Wednesday, July 8, 2009

Sakai 09 Panel: Closing the Deal

Closing the Deal: Seeing Sakai Adopting as a Sales Process
Sarah "Intellagirl" Smith-Robbins, Senior Director of Emerging Technologies, Kelley School of Business, Indiana University
Roger Henry, Instructional Technology Consultant, Indiana University



Roger and a Back Story

Roger is, first of all, awesome. He started his presentation by trying to figure out what kinds of support people at IU would need to adopt OnCourse, which is what Sakai is called at IU. He met with faculty, administrators, deans, and staff to try to find strategies for encouraging adoption; and he also reached out to Kelley Executives affiliated with IU's Kelley School of Business. He explained that he presented some of his ideas about the results of this at last year's Sakai Conference in Paris.
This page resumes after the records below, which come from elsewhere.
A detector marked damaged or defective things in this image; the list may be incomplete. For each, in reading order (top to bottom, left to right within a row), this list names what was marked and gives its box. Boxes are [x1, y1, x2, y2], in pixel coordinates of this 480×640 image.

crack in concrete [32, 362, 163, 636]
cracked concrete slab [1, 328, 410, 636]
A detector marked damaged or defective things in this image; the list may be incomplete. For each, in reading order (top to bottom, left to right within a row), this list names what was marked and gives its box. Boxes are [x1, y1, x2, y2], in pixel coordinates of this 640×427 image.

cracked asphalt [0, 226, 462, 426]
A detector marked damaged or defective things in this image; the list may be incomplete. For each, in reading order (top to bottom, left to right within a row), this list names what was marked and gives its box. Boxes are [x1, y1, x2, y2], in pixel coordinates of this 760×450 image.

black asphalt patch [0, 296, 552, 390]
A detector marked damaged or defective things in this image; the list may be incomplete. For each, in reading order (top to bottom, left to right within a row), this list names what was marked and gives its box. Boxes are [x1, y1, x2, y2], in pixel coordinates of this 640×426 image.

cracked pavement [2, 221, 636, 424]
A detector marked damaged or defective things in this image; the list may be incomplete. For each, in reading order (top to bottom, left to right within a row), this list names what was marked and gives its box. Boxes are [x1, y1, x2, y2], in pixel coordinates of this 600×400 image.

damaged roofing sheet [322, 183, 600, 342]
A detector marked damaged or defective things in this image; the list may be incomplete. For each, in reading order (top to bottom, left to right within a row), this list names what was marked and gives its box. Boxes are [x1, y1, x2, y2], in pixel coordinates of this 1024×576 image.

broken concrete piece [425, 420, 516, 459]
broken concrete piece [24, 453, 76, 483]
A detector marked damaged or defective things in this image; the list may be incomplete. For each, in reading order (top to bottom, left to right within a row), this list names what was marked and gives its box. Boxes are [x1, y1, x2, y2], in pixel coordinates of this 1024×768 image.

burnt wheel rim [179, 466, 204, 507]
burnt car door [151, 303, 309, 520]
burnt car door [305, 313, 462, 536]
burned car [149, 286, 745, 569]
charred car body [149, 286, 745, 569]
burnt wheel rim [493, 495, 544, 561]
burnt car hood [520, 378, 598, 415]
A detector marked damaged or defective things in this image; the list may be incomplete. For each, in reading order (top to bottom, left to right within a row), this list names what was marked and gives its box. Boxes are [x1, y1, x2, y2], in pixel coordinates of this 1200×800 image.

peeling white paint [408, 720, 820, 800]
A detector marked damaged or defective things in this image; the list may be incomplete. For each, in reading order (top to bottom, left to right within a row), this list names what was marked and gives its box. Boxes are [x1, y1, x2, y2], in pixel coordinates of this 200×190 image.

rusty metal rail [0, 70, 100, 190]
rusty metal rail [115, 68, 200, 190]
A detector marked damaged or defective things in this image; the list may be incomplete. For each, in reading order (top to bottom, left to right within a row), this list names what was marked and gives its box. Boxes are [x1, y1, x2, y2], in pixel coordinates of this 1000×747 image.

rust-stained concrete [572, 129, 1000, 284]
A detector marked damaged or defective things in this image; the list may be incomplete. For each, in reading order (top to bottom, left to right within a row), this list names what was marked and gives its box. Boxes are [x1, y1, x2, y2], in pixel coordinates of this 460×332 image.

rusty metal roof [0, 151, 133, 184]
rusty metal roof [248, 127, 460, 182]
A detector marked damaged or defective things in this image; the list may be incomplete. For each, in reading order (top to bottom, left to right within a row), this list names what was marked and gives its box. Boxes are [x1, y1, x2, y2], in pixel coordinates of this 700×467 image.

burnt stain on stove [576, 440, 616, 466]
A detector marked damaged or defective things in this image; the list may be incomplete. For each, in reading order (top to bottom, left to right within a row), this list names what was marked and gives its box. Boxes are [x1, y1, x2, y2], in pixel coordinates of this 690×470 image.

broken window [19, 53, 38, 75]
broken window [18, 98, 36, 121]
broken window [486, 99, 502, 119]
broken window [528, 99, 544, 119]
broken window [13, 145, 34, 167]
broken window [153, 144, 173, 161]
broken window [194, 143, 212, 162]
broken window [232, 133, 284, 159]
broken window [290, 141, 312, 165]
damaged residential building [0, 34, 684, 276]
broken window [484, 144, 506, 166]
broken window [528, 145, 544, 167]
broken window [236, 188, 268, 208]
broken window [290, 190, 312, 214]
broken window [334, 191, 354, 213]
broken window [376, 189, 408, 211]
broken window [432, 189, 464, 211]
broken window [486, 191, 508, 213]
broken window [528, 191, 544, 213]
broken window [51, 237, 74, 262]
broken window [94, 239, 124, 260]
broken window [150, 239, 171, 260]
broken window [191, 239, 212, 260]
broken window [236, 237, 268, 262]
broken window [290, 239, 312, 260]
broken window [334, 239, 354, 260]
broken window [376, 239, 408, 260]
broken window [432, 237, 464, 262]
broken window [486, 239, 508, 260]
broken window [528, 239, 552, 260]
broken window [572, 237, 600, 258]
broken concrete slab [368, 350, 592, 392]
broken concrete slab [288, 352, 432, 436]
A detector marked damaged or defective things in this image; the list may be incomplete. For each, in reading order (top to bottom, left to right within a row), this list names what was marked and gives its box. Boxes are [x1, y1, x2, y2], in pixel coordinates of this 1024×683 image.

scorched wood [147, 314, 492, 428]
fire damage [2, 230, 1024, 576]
Also, Roger added that there's more backstory to last year's Sakai presentation in Paris--he was trapped there for three weeks.

"But don't worry," he added, "I consoled myself."

Sarah's Presentation: The difference between higher ed and executive ed

First of all, Sarah is awesome. She points out key aspects that differentiate traditional higher ed from executive education. Here are her key points about the differences:
  • The "students" are different (for one thing, they don't want to be called "students").
  • The learning goals are different. in a traditional classroom, the instructor defines the learning goals; in executive education, students come to the program with needs.
  • The courses are different. The topics are usually very narrow and specialized to a specific business issue. They also bring their own culture, instead of integrating into the IU culture that's already established.
  • The expectations for Return on Investment (ROI) are different. If you have students who are working adults and paying for their own education, they have different expectations than the typical undergrads. In executive education, the transaction is linked to economic value. "I think we're going to see more of this kind of expectation among students, as well," she added. "We're already seeing students push bak and say 'This isn't directly related to the job I want, so I'm not going to take it.'"

The Circumstances
  • Exec ed clients aren't students in the university system.
  • Most companies are looking for online learning solutions and have failed. (Sarah explains: People find software, then try to solve a problem instead of identifying the problem first and finding software to solve it.)
  • Exec Ed courses are short and constructed on short notice.
  • University faculty aren't typically able to build unique settings for Exec Ed


OnCourse: The Solution
  • Supported by a large university system
  • Available globally 24/7 (and also scalable)
  • Familiar to faculty
  • Flexible enough to accommodate a range of learning experiences


One significant shift, Sarah said, was offering a new kind of learning experience. Typical corporate approaches align with the "death by PowerPoint" approach--everybody sits in a room while somebody talks at them and everybody just tries to get through the day.
"So the first question people ask," she said, "Is 'Can I upload my PowerPoints to it?'"
This is one of the key issues they address on a regular basis.

Sarah tosses up Here Comes Everybody and I swoon with joy. Seriously, you guys, read this book.

"Promise Tool Bargain," she says. At which point I link you to every blogpost I've written on exactly this framework.


Sarah points out the promise of OnCourse, and Roger stands up to talk about the tool. He is, he explains, a choral conductor by training, and his research focuses on how the tools we use shape our practice.

"Most of the problems I hear at IU," he said, "are tied to using the tool."
A lot of questions, he said, are also about what will happen when things go wrong.

He points out that a big part of offering the tool is linked to ensuring people that when problems arise, they will be resolved as quickly as possible (and gives the example of a flurry of emails that went out last night at 11:30 about a problem somebody was having; it was solved by the morning).

Another key, Roger said, is managing expectations: "We're not selling a perfect tool." It will break, it will slow down, it will go down for maintenance, and the key is to be as responsive and communicative about these things as possible.

The Bargain
Sarah speaks to the bargain: "Faculty have to engage with learning the tool in a new learning paradigm. They can't use a lecture format and expect it to be as good as or better than a classroom.

"Using a tool that is so transparently requiring participation can cause some issues with the expectations, both of faculty and exec ed students."

Another part of the bargain, she said, is being honest about the weaknesses and problems with the tool as well.

Sarah said she uses the "promise, tool, bargain" paradigm to approach faculty issues.
Example: When faculty says "my students are not participating" Sarah asks where did the bargain break down.

Did you not promise they would be evaluated on their participation? Are you giving them lame questions? Are you using the wrong tool to facilitate the discussion? Have you explained to them the requirements and the energy required to put in in order to get a good conversation out of it?

Another example: If a CEO says he talked to someone on the phone and got an unprofessional interaction, she asks: Did we promise to offer professionalism at all times?

***my thoughts***
Of course I'm thrilled to hear Clay Shirky mentioned--and, especially, the "promise, tool, bargain" paradigm that I love so well. Though Sarah and Roger pointed to the value of this framework for engaging executive clients, this approach has tons of potential for bringing people in to the open education movement that Vijay Kumar pointed to in his opening keynote this morning.